Allegations that Defendant "has in his possession" specifically itemized assets that "are not listed on the bankruptcy report," if true, permit the court to reasonably infer that Defendant knowingly made a false statement under oath, see Huntington Center Partners, Ltd. v. Dupree (In re Dupree), 197 B.R. 928, 937 (Bankr. N.D. Ala.,1996), and did so with fraudulent intent, see Keeney, 227 F.3d at 685 ("intent to defraud involves a material representation that you know to be false, or, what amounts to the same thing, an omission that you know will create an erroneous impression"). The failure to disclose assets, as Plaintiff has alleged, also constitutes an omission that relates materially to the bankruptcy case. See id. at 686 (stating that "a false oath is material if it 'bears a relationship to the bankrupt's business transactions or estate, or concerns the discovery of assets, business dealings, or the existence and disposition of his property.'") (citation omitted). Thus, the facts alleged as set forth above are sufficient to state a claim under § 727(a)(4).
Likewise, the same allegations, together with the other allegations setting forth specific assets that Plaintiff saw in Defendant's apartment but that were not included as assets in his bankruptcy schedules sufficiently allege a claim under § 727(a)(5) in that the allegations, if true, indicate that Defendant possessed the assets at one time but, at least according to Defendant's schedules, they are no longer available to satisfy creditors' claims. If proven at trial, the burden will then shift to Defendant to satisfactorily explain the loss or deficiency of assets. Clean Cut Tree Serv., Inc. v. Costello (In re Costello), 299 B.R. 882, 902 (Bankr. N.D. Ill. 2003).
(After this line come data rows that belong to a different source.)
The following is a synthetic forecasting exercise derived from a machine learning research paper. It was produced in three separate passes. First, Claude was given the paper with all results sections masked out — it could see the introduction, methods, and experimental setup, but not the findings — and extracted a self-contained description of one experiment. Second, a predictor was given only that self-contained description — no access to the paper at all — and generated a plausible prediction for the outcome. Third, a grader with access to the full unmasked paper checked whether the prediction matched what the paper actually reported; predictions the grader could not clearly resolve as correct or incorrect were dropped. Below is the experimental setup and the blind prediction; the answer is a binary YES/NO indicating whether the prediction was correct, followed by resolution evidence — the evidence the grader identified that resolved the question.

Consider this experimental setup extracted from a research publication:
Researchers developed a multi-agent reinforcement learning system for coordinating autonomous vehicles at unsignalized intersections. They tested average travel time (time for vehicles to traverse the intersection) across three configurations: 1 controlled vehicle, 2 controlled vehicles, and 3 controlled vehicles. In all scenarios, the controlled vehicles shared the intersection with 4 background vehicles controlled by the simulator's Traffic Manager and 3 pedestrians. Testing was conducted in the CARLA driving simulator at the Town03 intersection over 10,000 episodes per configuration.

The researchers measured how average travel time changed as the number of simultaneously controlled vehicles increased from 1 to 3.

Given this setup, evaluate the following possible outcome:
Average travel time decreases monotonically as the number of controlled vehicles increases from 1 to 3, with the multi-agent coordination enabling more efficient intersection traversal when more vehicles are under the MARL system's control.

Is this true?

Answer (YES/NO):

Under § 523(a)(2)(A), a debt is excepted from discharge to the extent it was obtained by "false pretenses, a false representation, or actual fraud, other than a statement respecting the debtor's or an insider's financial condition." In order to except a debt from discharge under § 523(a)(2)(A) based upon a false representation, a plaintiff must prove the following elements by a preponderance of the evidence: (1) the debtor obtained money or services through a material misrepresentation that, at the time, the debtor knew was false or made with gross recklessness as to its truth; (2) the debtor intended to deceive the creditor; (3) the creditor justifiably relied on the false representation; and (4) its reliance was the proximate cause of loss. Rembert v. AT&T Universal Card Services, Inc. (In re Rembert), 141 F.3d 277, 280-81 (6th Cir. 1998).
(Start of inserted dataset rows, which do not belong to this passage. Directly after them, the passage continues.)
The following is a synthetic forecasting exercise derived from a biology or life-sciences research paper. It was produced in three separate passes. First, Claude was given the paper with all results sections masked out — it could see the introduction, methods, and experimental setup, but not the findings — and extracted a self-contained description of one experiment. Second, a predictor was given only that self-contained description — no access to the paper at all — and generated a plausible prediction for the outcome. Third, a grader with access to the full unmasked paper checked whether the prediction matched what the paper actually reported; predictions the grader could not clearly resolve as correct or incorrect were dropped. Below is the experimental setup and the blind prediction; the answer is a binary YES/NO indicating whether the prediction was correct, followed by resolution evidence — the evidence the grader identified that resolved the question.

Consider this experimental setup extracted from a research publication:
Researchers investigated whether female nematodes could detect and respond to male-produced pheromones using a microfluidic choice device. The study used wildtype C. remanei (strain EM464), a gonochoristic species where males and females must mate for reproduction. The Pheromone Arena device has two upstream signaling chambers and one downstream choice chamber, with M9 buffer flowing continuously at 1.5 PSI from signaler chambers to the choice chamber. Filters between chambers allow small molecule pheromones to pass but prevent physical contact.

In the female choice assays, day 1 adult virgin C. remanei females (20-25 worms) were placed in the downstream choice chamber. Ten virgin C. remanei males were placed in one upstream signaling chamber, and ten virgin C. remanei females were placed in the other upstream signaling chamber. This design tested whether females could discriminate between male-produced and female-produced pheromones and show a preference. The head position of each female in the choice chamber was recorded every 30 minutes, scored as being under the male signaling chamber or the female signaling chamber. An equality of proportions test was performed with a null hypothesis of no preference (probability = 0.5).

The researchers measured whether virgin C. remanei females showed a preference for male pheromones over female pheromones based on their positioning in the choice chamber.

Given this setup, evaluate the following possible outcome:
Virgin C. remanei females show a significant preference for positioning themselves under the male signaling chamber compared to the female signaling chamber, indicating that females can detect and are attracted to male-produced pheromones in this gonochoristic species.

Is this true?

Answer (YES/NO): YES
The following allegations in Plaintiff's complaint adequately allege each of the elements under Rembert:
On 10-13-2011 the Debtor came to my apartment and made a big deal of making a $50.00 cash payment. Debtor stated that his father was going to the credit union the next day and taking out a loan to pay me in full. Debtor begged me to take the $1139.00 printer that I was holding. Debtor also took the 2 boarder cd's. He purposely lied to me about his father going to the credit union. . . . [T]he debtor purposely mislead me to get the printer that was purchased by me for our business venture.[Doc. # 6, p. 3, lines 11-19]. As such, these allegations are sufficient to state a claim under § 523(a)(2)(A).
3. Federal Rule of Civil Procedure 12(f)
Under Rule 12(f), the court, on its own, may strike from a pleading "any redundant, immaterial, impertinent, or scandalous matter." Having carefully reviewed Plaintiff's complaint, the court finds that the only allegations material to Plaintiff's claims are those quoted in this opinion. Thus, the court will strike all other allegations in the complaint as immaterial, impertinent, or scandalous.
THEREFORE, for the foregoing reasons, good cause appearing,
IT IS ORDERED that Defendant's Motion to Dismiss be, and hereby is, DENIED; and
IT IS FURTHER ORDERED that all allegations in the complaint, other than those specifically quoted in this opinion, be, and hereby are, treated as STRICKEN.